§ MATERIAL FOR THE TASK:
====

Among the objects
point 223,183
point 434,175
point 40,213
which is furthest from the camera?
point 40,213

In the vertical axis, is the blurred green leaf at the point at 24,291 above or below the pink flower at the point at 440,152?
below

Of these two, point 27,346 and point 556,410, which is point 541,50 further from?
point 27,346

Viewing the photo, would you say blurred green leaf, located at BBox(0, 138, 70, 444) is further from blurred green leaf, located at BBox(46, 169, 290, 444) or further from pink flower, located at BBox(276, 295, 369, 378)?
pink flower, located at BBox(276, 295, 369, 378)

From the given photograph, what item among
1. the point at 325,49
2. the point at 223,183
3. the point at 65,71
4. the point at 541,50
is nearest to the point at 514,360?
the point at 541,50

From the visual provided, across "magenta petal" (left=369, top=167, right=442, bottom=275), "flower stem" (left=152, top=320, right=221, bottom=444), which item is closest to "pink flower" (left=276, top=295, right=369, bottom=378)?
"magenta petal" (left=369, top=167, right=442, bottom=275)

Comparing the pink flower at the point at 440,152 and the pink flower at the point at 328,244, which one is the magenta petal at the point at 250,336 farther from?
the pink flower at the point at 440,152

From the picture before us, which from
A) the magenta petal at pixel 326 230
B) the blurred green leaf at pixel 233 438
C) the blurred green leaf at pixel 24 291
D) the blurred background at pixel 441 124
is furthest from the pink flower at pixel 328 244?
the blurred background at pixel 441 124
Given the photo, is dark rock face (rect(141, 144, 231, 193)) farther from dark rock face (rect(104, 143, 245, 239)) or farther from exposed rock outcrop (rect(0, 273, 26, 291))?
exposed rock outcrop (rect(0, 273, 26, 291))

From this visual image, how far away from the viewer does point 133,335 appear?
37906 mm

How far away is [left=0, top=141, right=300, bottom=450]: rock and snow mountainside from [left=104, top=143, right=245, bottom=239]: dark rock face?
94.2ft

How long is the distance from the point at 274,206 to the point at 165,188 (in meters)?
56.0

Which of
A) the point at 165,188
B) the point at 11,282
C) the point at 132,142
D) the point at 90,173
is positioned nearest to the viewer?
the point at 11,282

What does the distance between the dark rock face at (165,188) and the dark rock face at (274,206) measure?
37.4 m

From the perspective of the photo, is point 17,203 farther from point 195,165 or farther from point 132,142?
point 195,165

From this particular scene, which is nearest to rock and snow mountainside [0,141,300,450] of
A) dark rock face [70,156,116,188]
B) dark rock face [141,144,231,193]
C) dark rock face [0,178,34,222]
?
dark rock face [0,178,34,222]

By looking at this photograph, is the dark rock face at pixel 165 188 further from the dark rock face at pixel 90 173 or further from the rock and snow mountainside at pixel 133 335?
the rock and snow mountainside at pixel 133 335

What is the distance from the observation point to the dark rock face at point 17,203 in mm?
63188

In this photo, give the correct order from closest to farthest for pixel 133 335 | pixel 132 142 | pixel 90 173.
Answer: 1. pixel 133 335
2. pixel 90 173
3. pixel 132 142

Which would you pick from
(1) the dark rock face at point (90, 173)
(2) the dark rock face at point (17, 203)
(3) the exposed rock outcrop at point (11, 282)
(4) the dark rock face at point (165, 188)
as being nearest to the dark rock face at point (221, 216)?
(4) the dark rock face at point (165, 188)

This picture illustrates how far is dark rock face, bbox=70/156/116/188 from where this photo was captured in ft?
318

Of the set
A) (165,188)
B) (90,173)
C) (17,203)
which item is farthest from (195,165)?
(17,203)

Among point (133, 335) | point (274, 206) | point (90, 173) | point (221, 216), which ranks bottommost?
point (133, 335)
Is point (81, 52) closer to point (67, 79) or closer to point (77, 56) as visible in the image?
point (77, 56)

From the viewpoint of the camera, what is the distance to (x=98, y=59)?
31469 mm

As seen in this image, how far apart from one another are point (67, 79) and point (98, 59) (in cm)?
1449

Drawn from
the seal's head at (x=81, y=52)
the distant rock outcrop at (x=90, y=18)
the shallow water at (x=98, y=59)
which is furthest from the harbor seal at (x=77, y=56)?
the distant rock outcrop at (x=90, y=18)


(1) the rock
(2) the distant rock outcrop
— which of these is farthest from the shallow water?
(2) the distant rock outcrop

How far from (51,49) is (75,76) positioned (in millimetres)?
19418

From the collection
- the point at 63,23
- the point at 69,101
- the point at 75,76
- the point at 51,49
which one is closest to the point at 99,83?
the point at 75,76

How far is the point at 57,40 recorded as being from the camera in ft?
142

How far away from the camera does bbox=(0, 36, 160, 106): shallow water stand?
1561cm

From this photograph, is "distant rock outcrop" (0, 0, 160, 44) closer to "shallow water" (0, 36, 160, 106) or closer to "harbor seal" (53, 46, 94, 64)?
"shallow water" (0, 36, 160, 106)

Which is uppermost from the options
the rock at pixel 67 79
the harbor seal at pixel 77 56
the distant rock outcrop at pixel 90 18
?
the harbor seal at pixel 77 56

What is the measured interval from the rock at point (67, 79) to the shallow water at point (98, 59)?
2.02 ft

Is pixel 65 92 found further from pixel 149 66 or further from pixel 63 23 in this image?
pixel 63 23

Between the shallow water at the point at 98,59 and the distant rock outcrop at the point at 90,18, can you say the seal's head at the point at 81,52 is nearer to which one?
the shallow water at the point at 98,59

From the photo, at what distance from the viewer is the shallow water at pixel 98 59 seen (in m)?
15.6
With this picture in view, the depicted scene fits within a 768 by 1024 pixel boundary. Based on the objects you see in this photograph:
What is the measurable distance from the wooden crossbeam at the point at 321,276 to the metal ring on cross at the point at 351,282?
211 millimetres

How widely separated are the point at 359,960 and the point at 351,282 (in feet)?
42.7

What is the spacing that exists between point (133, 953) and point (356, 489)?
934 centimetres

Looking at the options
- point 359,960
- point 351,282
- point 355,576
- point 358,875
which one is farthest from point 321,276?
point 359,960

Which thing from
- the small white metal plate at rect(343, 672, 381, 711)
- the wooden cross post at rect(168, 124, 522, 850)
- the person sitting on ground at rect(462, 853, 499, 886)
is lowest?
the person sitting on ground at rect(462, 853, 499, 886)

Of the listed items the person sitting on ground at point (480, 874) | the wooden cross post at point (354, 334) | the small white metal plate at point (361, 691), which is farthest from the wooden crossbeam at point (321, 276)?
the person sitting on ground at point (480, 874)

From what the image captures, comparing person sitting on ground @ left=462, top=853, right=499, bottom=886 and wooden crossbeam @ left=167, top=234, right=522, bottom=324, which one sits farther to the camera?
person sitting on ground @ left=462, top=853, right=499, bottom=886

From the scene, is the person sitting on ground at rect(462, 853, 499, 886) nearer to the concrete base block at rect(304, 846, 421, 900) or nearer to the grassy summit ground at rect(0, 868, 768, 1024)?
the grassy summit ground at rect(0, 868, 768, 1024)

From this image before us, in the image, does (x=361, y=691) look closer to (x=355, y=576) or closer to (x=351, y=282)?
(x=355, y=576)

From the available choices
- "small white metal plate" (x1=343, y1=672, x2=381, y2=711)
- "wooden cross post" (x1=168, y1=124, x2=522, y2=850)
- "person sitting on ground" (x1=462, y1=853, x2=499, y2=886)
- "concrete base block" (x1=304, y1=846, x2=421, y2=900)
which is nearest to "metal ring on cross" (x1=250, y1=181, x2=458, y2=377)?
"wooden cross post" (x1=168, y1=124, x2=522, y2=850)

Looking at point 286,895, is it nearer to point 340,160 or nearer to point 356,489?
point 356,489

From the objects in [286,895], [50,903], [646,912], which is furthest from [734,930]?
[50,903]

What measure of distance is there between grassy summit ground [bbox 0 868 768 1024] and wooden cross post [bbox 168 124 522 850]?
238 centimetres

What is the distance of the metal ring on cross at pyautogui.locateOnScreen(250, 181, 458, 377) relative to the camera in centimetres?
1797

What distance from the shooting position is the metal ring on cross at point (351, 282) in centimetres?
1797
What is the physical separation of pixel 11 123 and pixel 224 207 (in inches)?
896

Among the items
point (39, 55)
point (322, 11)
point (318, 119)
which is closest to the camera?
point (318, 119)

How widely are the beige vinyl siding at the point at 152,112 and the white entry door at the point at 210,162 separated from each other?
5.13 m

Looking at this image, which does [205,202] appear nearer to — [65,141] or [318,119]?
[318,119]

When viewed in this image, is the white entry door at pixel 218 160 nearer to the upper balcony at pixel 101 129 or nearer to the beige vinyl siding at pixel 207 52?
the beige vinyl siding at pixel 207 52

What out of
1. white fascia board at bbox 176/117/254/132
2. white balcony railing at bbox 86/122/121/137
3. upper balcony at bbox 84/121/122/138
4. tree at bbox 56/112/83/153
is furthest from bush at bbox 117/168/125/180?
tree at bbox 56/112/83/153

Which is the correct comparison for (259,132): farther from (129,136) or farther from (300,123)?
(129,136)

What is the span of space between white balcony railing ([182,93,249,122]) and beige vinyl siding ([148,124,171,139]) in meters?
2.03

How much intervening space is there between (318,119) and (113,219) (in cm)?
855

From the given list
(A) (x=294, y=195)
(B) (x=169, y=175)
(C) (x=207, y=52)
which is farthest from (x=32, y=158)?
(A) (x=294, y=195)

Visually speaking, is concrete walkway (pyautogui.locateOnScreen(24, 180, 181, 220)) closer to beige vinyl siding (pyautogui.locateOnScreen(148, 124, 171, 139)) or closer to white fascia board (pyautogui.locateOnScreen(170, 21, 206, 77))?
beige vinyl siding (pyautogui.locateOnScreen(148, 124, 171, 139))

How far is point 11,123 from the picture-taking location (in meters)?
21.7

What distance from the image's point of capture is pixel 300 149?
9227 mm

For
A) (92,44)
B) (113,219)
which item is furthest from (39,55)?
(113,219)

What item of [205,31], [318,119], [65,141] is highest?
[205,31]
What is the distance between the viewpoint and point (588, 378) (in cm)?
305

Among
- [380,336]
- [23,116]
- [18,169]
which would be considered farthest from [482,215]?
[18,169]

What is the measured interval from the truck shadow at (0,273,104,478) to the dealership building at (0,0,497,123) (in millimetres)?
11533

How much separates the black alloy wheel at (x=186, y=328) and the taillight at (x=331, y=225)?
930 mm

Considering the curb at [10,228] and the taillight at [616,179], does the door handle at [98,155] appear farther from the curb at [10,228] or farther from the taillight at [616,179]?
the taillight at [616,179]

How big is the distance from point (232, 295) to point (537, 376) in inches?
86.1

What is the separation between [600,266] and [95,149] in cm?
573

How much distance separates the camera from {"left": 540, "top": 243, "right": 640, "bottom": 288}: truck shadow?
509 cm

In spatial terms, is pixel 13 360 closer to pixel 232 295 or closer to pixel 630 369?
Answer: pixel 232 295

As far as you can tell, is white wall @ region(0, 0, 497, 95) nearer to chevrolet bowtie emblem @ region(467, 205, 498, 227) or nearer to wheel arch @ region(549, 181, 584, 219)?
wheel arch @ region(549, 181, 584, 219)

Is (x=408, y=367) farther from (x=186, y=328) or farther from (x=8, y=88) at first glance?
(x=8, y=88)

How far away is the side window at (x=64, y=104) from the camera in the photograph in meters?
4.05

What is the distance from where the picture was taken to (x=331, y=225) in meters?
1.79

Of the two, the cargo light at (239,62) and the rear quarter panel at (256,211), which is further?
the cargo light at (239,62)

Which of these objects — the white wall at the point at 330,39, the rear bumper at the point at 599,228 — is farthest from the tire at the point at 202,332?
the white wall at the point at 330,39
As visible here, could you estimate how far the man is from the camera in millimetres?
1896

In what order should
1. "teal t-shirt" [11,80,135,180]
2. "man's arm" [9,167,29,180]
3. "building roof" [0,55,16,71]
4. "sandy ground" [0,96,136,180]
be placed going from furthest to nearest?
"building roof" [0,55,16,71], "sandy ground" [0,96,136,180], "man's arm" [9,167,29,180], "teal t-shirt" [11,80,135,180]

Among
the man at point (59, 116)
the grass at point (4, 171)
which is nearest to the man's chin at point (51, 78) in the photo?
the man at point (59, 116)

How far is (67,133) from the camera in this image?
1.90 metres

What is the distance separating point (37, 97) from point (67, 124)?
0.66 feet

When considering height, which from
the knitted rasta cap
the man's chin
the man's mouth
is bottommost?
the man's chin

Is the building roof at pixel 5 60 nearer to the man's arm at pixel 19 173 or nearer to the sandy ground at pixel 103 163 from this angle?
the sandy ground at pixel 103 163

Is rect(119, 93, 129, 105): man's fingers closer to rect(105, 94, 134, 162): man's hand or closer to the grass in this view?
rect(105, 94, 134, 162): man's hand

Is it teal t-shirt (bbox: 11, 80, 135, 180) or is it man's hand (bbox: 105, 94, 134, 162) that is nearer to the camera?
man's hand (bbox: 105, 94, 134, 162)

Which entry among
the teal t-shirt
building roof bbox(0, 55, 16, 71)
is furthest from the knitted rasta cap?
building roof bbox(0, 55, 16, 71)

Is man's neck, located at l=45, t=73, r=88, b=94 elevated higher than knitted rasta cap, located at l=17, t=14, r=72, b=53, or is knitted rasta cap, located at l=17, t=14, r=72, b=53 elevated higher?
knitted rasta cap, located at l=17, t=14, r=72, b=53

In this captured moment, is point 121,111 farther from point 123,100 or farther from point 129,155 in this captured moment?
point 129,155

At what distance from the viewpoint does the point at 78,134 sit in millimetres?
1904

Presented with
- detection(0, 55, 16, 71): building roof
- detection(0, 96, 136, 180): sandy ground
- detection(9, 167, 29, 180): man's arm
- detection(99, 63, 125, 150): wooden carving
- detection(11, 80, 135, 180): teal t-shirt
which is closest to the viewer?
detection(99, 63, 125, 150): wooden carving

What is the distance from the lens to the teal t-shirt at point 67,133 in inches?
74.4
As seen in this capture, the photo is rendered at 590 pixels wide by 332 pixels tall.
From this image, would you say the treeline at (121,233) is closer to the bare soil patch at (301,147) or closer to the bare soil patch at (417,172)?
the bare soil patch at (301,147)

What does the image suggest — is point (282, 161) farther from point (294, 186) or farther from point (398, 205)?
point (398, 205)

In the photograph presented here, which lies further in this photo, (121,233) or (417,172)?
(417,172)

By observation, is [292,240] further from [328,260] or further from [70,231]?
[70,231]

====

§ DIRECTIONS FOR THIS TASK: Beginning with the line that contains "What is the distance from the lens", repeat every line through the end of the records and nothing more.

§ ANSWER TO THE PROBLEM:
What is the distance from the lens to the teal t-shirt at point 67,133 in inches?
74.4
As seen in this capture, the photo is rendered at 590 pixels wide by 332 pixels tall.
From this image, would you say the treeline at (121,233) is closer to the bare soil patch at (301,147) or closer to the bare soil patch at (417,172)?
the bare soil patch at (301,147)

What does the image suggest — is point (282, 161) farther from point (294, 186) or farther from point (398, 205)?
point (398, 205)

In the photograph presented here, which lies further in this photo, (121,233) or (417,172)?
(417,172)

By observation, is [292,240] further from [328,260] or further from [70,231]?
[70,231]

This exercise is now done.